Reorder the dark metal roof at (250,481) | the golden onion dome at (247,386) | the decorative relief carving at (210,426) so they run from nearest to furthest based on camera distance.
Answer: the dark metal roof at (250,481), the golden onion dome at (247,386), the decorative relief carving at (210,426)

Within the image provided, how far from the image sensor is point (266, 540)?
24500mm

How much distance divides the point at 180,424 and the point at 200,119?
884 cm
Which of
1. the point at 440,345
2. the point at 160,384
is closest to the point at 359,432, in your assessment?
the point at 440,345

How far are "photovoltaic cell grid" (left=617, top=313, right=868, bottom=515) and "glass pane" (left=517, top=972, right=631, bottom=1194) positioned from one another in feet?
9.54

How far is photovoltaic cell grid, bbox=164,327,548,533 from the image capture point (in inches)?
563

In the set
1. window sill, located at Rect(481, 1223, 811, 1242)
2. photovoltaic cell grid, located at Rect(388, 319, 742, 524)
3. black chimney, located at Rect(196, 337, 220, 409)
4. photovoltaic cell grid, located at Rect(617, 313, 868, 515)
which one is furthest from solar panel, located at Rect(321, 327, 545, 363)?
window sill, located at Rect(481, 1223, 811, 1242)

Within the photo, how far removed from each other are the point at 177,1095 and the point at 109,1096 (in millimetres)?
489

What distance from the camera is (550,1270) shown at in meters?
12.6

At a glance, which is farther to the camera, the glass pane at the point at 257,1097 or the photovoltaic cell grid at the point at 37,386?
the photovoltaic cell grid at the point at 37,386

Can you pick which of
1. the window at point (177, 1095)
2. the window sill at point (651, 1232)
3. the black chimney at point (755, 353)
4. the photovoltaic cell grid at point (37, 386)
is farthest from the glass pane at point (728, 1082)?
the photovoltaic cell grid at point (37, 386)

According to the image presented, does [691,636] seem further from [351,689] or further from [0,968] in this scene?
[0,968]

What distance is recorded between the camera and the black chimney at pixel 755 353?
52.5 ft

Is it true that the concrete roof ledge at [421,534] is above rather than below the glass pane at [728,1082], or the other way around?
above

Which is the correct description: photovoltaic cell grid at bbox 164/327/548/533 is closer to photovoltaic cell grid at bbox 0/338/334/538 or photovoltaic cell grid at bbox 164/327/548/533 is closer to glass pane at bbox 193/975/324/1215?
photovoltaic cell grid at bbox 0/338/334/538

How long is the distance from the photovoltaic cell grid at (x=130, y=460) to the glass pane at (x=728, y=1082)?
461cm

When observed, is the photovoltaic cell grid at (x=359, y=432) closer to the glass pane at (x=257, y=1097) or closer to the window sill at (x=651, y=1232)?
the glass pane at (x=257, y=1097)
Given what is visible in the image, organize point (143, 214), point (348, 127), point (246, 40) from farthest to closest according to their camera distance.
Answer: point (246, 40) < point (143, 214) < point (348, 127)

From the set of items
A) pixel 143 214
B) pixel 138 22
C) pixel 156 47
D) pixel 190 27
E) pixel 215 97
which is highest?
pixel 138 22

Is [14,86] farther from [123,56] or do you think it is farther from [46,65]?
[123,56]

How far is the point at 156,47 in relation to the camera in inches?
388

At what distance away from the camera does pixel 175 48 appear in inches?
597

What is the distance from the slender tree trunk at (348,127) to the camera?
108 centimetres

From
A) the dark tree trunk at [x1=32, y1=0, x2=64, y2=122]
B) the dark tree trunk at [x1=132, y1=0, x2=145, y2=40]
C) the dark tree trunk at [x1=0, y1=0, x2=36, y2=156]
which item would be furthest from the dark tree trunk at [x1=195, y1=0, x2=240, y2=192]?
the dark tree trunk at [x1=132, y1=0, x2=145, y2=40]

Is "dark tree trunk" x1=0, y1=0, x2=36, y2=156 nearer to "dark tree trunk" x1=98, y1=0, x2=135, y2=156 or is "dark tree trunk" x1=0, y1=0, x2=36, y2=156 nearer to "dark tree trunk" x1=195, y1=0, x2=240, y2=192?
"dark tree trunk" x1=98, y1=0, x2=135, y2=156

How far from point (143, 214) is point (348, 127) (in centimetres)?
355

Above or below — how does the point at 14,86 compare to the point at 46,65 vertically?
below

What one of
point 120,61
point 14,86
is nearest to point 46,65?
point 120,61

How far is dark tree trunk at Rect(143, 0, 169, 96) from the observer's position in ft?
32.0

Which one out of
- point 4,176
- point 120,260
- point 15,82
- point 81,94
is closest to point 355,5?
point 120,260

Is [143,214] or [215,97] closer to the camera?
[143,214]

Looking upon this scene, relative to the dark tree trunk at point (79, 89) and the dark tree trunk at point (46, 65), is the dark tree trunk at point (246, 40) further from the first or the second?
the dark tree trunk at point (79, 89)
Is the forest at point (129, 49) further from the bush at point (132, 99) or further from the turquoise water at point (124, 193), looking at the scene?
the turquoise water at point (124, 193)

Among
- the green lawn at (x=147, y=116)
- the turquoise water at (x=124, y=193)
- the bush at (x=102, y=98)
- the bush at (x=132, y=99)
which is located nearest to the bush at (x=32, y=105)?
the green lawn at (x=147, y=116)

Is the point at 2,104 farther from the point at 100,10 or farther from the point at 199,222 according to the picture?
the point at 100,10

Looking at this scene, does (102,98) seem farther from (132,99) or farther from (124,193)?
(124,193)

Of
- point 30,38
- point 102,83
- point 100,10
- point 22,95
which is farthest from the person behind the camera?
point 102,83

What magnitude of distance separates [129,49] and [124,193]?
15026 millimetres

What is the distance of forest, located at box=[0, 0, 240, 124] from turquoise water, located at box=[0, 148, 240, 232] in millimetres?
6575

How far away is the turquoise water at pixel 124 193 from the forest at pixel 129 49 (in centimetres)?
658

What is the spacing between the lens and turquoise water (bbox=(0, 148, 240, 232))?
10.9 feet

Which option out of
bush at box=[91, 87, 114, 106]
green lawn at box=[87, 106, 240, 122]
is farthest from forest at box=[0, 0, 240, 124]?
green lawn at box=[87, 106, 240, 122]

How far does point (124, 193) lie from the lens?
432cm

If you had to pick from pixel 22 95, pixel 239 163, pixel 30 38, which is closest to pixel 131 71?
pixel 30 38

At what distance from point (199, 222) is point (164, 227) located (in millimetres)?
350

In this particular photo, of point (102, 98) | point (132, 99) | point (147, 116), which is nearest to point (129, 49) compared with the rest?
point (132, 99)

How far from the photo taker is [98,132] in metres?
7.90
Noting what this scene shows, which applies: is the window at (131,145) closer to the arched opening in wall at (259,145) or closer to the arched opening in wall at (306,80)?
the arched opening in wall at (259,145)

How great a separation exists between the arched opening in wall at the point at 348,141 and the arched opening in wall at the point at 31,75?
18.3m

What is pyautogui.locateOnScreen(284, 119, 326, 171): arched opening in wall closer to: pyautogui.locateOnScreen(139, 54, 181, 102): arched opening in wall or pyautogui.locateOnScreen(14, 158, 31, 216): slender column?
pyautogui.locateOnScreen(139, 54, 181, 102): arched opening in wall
------------------------
Brief -> Write down every line of the data exactly as it appears above.

Written solution ->
Reorder the dark metal roof at (250,481) | the golden onion dome at (247,386) | the decorative relief carving at (210,426) so they run from nearest to furthest based on camera distance.
Answer: the dark metal roof at (250,481), the golden onion dome at (247,386), the decorative relief carving at (210,426)

Within the image provided, how far from the image sensor is point (266, 540)?
24500mm

How much distance divides the point at 180,424 and the point at 200,119?
884 cm
Which of
1. the point at 440,345
2. the point at 160,384
is closest to the point at 359,432, in your assessment?
the point at 440,345

How far are "photovoltaic cell grid" (left=617, top=313, right=868, bottom=515) and "glass pane" (left=517, top=972, right=631, bottom=1194) positioned from one another in feet?
9.54

How far is photovoltaic cell grid, bbox=164,327,548,533 from the image capture point (in inches)?
563

In the set
1. window sill, located at Rect(481, 1223, 811, 1242)
2. photovoltaic cell grid, located at Rect(388, 319, 742, 524)
3. black chimney, located at Rect(196, 337, 220, 409)
4. photovoltaic cell grid, located at Rect(617, 313, 868, 515)
which one is furthest from solar panel, located at Rect(321, 327, 545, 363)?
window sill, located at Rect(481, 1223, 811, 1242)

Within the photo, how far removed from each other are the point at 177,1095 and the point at 109,1096 (in millimetres)?
489

What distance from the camera is (550,1270) shown at in meters?
12.6

At a glance, which is farther to the camera, the glass pane at the point at 257,1097 or the photovoltaic cell grid at the point at 37,386?
the photovoltaic cell grid at the point at 37,386

Can you pick which of
1. the window at point (177, 1095)
2. the window sill at point (651, 1232)
3. the black chimney at point (755, 353)
4. the photovoltaic cell grid at point (37, 386)
is farthest from the glass pane at point (728, 1082)?
the photovoltaic cell grid at point (37, 386)

According to the image presented, does [691,636] seem further from [351,689] or further from [0,968] in this scene?
[0,968]

What distance is recorded between the camera and the black chimney at pixel 755 353?
52.5 ft

Is it true that the concrete roof ledge at [421,534] is above rather than below the glass pane at [728,1082], or the other way around?
above

Which is the correct description: photovoltaic cell grid at bbox 164/327/548/533 is closer to photovoltaic cell grid at bbox 0/338/334/538 or photovoltaic cell grid at bbox 164/327/548/533 is closer to glass pane at bbox 193/975/324/1215?
photovoltaic cell grid at bbox 0/338/334/538

How long is the distance from the photovoltaic cell grid at (x=130, y=460) to the glass pane at (x=728, y=1082)?
461cm

When observed, is the photovoltaic cell grid at (x=359, y=432) closer to the glass pane at (x=257, y=1097) or closer to the window sill at (x=651, y=1232)?
the glass pane at (x=257, y=1097)
Given what is visible in the image, organize point (143, 214), point (348, 127), point (246, 40) from farthest to closest according to their camera distance.
Answer: point (246, 40) < point (143, 214) < point (348, 127)

From the set of items
A) pixel 143 214
B) pixel 138 22
C) pixel 156 47
D) pixel 190 27
E) pixel 215 97
which is highest?
pixel 138 22

Is [14,86] farther from [123,56] or do you think it is farther from [46,65]?
[123,56]

How far is the point at 156,47 in relation to the camera in inches?
388

At what distance away from the camera does pixel 175 48 appear in inches?
597

What is the distance from the slender tree trunk at (348,127) to the camera?
108 centimetres

From
A) the dark tree trunk at [x1=32, y1=0, x2=64, y2=122]
B) the dark tree trunk at [x1=132, y1=0, x2=145, y2=40]
C) the dark tree trunk at [x1=0, y1=0, x2=36, y2=156]
which item would be furthest from the dark tree trunk at [x1=195, y1=0, x2=240, y2=192]?
the dark tree trunk at [x1=132, y1=0, x2=145, y2=40]

Is "dark tree trunk" x1=0, y1=0, x2=36, y2=156 nearer to "dark tree trunk" x1=98, y1=0, x2=135, y2=156 or is "dark tree trunk" x1=0, y1=0, x2=36, y2=156 nearer to "dark tree trunk" x1=195, y1=0, x2=240, y2=192?
"dark tree trunk" x1=98, y1=0, x2=135, y2=156

How far from point (143, 214) is point (348, 127) (in centimetres)?
355

Above or below — how does the point at 14,86 compare to the point at 46,65 vertically?
below

What one of
point 120,61
point 14,86
is nearest to point 46,65?
point 120,61

How far is dark tree trunk at Rect(143, 0, 169, 96) from the observer's position in ft?
32.0

Which one out of
- point 4,176
- point 120,260
- point 15,82
- point 81,94
is closest to point 355,5?
point 120,260

Is [143,214] or [215,97] closer to the camera?
[143,214]

Looking upon this scene, relative to the dark tree trunk at point (79, 89) and the dark tree trunk at point (46, 65), is the dark tree trunk at point (246, 40) further from the first or the second?
the dark tree trunk at point (79, 89)
Is the forest at point (129, 49) further from the bush at point (132, 99) or further from the turquoise water at point (124, 193), looking at the scene?
the turquoise water at point (124, 193)

Among
- the green lawn at (x=147, y=116)
- the turquoise water at (x=124, y=193)
- the bush at (x=102, y=98)
- the bush at (x=132, y=99)
which is located nearest to the bush at (x=32, y=105)?
the green lawn at (x=147, y=116)

Is the point at 2,104 farther from the point at 100,10 or farther from the point at 199,222 according to the picture?
the point at 100,10

Looking at this scene, does (102,98) seem farther from (132,99) or farther from (124,193)?
(124,193)

Of
- point 30,38
- point 102,83
- point 100,10
- point 22,95
which is farthest from the person behind the camera?
point 102,83

What magnitude of distance separates [129,49] and [124,193]?
15026 millimetres

What is the distance of forest, located at box=[0, 0, 240, 124] from turquoise water, located at box=[0, 148, 240, 232] in millimetres?
6575

How far away is the turquoise water at pixel 124 193 from the forest at pixel 129 49 (in centimetres)?
658

What is the spacing between the lens and turquoise water (bbox=(0, 148, 240, 232))?
10.9 feet

Which option out of
bush at box=[91, 87, 114, 106]
green lawn at box=[87, 106, 240, 122]
is farthest from forest at box=[0, 0, 240, 124]?
green lawn at box=[87, 106, 240, 122]

How far does point (124, 193) lie from the lens?
432cm

If you had to pick from pixel 22 95, pixel 239 163, pixel 30 38, which is closest to pixel 131 71?
pixel 30 38

At what distance from point (199, 222) is point (164, 227) located (in millimetres)?
350

In this particular photo, of point (102, 98) | point (132, 99) | point (147, 116), which is nearest to point (129, 49) compared with the rest?
point (132, 99)

How far from the photo taker is [98,132] in metres?
7.90
Noting what this scene shows, which applies: is the window at (131,145) closer to the arched opening in wall at (259,145) or closer to the arched opening in wall at (306,80)?
the arched opening in wall at (259,145)

How great a separation exists between the arched opening in wall at the point at 348,141 and the arched opening in wall at the point at 31,75?
18.3m

What is pyautogui.locateOnScreen(284, 119, 326, 171): arched opening in wall closer to: pyautogui.locateOnScreen(139, 54, 181, 102): arched opening in wall or pyautogui.locateOnScreen(14, 158, 31, 216): slender column?
pyautogui.locateOnScreen(139, 54, 181, 102): arched opening in wall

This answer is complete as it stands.